Ethical clearance was obtained from the ethical committee of Wollega University and support letter was written from public health department and all concerned governmental offices. The study participants were informed about the objective, rationale and expected outcomes of the study using a predefined information sheet and consent was obtained from each woman participating in the study. No reimbursement was provided as direct incentive to the participants. All data collectors were females and interview was conducted in private location, each at a time to keep their privacy. Both ethics committees and advisors have approved this consent procedure.
As the study design was cross sectional study it might not show cause and effect relationship of dependent and independent variable. Study is restricted to currently married 15-49 years, didn’t assessed all sexually active women unmet need for family planning and related factor.
This study showed that the level of total unmet need for family planning among currently married child bearing aged women is high in Sibu Sire District, West Ethiopia. Factors related with this high unmet need were; educational status of women, visiting health facility in the past 12 months, visited by healthcare providers at their home in the last 12 months, attitude of woman towards family planning use, discussion with partners about family planning issues, number of living children and exposure to medias (radio/TV).
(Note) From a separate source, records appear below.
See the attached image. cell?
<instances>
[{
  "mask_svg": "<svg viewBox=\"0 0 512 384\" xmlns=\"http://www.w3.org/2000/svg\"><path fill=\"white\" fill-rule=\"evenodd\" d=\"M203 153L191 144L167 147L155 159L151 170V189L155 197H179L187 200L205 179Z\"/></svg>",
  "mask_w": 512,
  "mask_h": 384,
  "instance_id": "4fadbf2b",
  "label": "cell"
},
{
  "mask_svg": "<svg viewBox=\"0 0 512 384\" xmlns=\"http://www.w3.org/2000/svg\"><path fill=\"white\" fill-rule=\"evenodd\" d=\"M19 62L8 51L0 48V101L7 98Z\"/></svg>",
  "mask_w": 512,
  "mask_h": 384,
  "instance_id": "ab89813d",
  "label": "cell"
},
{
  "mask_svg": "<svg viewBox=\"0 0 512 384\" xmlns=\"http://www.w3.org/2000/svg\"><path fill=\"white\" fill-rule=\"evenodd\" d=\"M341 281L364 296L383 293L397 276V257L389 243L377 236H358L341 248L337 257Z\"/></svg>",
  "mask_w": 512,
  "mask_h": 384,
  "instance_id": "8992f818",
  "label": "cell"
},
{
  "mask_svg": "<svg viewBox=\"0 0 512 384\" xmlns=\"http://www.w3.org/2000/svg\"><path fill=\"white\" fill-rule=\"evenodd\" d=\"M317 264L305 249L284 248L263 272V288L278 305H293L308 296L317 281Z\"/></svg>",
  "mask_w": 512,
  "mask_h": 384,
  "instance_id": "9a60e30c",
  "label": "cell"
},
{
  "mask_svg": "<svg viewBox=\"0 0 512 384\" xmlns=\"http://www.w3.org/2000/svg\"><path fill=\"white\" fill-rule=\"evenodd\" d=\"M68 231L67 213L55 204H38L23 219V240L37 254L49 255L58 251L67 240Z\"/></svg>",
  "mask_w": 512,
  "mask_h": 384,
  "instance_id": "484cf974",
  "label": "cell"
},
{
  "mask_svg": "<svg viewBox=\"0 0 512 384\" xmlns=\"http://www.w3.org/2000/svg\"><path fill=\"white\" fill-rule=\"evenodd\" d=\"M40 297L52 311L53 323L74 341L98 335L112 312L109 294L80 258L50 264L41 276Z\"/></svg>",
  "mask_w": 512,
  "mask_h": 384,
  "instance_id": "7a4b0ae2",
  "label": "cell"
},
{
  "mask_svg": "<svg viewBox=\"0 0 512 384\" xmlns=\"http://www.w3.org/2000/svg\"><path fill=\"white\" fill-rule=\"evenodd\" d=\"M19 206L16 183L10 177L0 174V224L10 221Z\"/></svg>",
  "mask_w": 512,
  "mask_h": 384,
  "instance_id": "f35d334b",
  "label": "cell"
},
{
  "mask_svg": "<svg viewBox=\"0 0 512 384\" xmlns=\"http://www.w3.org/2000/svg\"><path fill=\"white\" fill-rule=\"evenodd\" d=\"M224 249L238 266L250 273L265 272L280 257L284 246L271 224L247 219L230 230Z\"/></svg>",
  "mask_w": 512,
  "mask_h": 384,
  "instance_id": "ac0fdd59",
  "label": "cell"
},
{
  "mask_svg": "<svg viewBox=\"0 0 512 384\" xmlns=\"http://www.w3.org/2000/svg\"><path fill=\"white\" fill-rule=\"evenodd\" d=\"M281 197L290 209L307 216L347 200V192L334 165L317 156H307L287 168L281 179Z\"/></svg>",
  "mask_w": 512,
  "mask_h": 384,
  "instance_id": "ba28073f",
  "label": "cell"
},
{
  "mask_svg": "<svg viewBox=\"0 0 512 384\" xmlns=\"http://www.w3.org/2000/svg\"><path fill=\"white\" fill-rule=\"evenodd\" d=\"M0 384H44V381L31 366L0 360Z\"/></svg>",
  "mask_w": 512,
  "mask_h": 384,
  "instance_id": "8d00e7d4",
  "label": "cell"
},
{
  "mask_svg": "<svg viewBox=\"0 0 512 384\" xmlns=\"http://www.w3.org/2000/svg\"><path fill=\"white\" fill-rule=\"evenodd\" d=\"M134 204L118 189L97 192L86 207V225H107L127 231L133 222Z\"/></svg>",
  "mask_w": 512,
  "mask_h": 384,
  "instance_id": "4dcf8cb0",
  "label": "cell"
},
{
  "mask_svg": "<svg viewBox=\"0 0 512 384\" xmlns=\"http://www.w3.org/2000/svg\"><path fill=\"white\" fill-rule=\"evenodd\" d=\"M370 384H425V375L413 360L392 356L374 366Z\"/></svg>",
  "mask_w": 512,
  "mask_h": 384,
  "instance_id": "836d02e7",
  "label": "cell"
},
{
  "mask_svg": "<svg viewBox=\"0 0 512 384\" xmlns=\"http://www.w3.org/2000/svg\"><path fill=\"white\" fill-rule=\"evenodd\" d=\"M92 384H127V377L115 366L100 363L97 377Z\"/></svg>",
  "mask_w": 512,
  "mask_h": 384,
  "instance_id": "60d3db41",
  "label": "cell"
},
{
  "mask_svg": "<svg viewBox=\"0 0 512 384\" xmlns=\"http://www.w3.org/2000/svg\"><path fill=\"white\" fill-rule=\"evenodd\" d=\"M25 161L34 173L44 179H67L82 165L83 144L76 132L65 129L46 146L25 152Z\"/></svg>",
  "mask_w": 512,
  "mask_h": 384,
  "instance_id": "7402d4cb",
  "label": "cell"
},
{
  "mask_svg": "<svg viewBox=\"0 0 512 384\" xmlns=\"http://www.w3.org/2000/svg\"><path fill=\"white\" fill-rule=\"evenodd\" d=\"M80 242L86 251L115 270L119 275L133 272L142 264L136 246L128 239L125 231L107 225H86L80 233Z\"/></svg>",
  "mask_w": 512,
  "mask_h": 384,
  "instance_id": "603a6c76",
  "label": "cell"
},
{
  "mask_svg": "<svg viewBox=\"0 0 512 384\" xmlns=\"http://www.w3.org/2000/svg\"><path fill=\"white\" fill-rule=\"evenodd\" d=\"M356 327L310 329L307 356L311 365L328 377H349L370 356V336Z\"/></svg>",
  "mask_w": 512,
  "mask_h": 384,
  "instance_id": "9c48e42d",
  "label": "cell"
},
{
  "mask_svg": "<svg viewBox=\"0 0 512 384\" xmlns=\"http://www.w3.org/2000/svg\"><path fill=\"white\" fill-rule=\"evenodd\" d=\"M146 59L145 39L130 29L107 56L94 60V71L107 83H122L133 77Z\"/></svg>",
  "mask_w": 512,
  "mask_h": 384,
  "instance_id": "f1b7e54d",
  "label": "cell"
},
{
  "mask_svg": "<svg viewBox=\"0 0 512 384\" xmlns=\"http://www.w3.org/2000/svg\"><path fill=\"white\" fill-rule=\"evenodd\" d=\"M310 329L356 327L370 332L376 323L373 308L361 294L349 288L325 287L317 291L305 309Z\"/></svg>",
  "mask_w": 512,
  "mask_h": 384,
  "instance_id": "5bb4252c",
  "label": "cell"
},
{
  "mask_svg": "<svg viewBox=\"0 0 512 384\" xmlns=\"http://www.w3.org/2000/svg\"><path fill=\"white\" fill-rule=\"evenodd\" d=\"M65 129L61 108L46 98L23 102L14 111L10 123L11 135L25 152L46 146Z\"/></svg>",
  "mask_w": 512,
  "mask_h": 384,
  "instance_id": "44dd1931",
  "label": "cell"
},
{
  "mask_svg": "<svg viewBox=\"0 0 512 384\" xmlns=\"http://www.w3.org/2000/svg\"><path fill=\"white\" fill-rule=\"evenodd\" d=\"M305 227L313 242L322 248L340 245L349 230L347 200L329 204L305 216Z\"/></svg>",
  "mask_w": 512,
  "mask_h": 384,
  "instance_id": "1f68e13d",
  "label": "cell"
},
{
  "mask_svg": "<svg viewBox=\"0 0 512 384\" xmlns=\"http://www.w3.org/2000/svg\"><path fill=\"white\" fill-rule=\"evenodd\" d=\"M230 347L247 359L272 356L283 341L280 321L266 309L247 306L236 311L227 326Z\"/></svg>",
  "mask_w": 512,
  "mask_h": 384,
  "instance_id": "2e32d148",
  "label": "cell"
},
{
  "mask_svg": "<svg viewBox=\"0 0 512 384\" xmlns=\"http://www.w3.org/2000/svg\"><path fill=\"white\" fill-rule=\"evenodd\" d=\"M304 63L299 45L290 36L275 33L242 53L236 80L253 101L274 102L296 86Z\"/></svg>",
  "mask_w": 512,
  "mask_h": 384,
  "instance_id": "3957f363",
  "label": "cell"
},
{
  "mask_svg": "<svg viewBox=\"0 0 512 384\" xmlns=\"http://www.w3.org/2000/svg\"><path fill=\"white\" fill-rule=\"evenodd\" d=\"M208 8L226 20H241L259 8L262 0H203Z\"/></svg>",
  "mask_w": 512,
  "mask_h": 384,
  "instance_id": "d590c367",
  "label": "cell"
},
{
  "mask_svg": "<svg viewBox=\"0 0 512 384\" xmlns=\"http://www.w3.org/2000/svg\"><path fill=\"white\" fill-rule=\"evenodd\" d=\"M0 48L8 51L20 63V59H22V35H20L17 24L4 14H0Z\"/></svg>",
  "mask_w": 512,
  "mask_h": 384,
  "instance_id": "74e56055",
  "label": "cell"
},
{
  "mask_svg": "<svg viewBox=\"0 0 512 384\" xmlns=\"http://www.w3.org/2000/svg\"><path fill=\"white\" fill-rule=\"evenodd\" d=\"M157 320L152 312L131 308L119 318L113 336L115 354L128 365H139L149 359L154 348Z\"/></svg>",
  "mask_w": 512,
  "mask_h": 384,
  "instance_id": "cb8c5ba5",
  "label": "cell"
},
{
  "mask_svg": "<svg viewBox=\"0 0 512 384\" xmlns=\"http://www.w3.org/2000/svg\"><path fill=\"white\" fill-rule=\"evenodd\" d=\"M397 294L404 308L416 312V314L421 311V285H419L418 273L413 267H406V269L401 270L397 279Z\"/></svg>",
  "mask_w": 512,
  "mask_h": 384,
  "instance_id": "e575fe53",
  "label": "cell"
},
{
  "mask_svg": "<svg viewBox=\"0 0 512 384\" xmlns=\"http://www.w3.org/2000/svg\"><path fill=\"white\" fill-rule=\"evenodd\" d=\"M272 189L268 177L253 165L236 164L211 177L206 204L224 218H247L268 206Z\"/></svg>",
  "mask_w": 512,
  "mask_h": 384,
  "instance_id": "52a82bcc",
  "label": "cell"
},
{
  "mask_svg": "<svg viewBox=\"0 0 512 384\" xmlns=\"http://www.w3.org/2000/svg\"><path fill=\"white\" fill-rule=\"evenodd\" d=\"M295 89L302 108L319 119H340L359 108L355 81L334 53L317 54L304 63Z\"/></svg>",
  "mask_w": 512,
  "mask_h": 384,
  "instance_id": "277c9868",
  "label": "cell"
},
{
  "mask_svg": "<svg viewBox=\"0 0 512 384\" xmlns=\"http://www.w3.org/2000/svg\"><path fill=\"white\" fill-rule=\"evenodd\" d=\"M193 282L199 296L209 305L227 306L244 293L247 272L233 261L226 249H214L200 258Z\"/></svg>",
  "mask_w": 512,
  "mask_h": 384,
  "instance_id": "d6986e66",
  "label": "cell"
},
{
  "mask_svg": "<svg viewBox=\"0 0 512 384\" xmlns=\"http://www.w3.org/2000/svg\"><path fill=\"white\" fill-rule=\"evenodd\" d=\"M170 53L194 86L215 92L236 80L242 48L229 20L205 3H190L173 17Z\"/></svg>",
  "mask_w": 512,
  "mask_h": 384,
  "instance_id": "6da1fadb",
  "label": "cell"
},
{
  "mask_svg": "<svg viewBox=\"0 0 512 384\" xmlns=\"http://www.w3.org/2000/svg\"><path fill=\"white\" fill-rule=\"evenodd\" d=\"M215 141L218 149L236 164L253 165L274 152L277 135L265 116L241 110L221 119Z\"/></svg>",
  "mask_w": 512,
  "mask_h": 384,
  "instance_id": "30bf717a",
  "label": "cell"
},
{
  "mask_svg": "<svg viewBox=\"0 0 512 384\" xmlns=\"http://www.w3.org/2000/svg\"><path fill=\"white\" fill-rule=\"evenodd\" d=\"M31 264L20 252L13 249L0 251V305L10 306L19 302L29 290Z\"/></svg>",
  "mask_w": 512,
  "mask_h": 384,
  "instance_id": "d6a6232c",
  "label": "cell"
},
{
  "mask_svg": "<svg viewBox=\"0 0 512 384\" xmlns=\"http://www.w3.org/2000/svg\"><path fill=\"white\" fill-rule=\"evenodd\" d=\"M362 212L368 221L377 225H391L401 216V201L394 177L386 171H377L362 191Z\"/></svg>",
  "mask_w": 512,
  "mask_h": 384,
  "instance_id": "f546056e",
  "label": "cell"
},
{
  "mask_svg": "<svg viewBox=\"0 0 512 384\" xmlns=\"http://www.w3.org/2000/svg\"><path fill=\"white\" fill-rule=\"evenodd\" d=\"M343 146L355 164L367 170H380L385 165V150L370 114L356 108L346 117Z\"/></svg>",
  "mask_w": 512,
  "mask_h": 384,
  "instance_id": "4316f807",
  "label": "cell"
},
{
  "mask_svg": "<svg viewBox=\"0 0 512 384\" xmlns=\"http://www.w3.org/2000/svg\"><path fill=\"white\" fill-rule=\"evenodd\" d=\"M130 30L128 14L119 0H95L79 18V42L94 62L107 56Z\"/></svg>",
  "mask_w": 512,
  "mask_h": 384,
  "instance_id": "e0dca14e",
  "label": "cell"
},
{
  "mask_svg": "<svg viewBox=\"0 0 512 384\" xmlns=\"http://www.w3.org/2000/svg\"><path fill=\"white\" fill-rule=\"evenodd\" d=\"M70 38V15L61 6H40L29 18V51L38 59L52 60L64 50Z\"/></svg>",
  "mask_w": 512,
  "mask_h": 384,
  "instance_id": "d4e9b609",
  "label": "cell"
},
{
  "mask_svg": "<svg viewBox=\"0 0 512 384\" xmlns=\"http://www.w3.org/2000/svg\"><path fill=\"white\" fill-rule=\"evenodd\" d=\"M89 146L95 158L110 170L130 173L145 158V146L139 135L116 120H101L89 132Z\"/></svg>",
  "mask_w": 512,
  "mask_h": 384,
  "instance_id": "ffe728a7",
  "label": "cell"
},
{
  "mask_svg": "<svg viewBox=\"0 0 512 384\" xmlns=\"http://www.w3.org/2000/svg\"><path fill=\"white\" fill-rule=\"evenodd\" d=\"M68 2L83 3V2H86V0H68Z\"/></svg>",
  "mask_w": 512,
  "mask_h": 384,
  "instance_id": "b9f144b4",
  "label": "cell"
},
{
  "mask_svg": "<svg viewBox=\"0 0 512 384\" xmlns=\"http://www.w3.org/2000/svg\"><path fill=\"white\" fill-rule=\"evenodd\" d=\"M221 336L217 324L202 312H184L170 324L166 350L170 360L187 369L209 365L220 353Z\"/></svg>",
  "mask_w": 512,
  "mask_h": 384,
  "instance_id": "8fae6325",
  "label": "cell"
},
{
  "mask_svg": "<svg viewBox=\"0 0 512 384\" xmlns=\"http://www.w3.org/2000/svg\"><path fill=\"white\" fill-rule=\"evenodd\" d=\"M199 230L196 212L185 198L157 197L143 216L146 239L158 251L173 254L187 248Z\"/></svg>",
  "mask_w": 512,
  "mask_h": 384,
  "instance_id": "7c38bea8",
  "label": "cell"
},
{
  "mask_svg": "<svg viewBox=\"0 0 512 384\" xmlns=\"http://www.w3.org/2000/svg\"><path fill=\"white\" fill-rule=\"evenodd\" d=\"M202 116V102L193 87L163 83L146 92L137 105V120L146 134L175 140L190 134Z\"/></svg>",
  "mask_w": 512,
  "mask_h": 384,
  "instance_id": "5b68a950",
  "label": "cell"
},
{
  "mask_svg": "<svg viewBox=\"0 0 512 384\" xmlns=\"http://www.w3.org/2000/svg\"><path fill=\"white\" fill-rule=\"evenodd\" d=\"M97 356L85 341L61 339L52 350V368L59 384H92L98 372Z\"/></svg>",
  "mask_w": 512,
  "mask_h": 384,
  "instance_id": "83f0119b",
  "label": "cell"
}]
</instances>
• All currently married women in reproductive age should discuss openly with their partners and health care provider about family planning and other RH issues
• Health care provider in targeted health facilities should be concentrated in conducting house to house regular supportive visiting and discussion with the about FP. Also the integration of FP counseling with other health care delivery system to minimize missed opportunity should be emphasized by health care provider
• District health office and targeted health center should conduct regular supervision of family planning program especially in relation with house to house visit and family planning service integration
• Public Media should emphasis on family planning issue messages to change the attitudes of mothers to favorable for family planning use
• Researchers were recommended to conduct further study to identify the level and related factor of unmet need for family planning for all sexually active women
The authors declare that they have no competing interests.
The authors’ responsibilities were as follows: LT participated in the design of the study, performed the data collection and the statistical analysis and served as the lead author of the manuscript. Alemayehu Getahun, Tesfaye Regassa, Zalalem Kaba Babure and Kassahun Tegegne Bidu supervised the study, ensured quality of the data; they assisted in the analysis and interpretation of the data. All authors read and approved the final manuscript.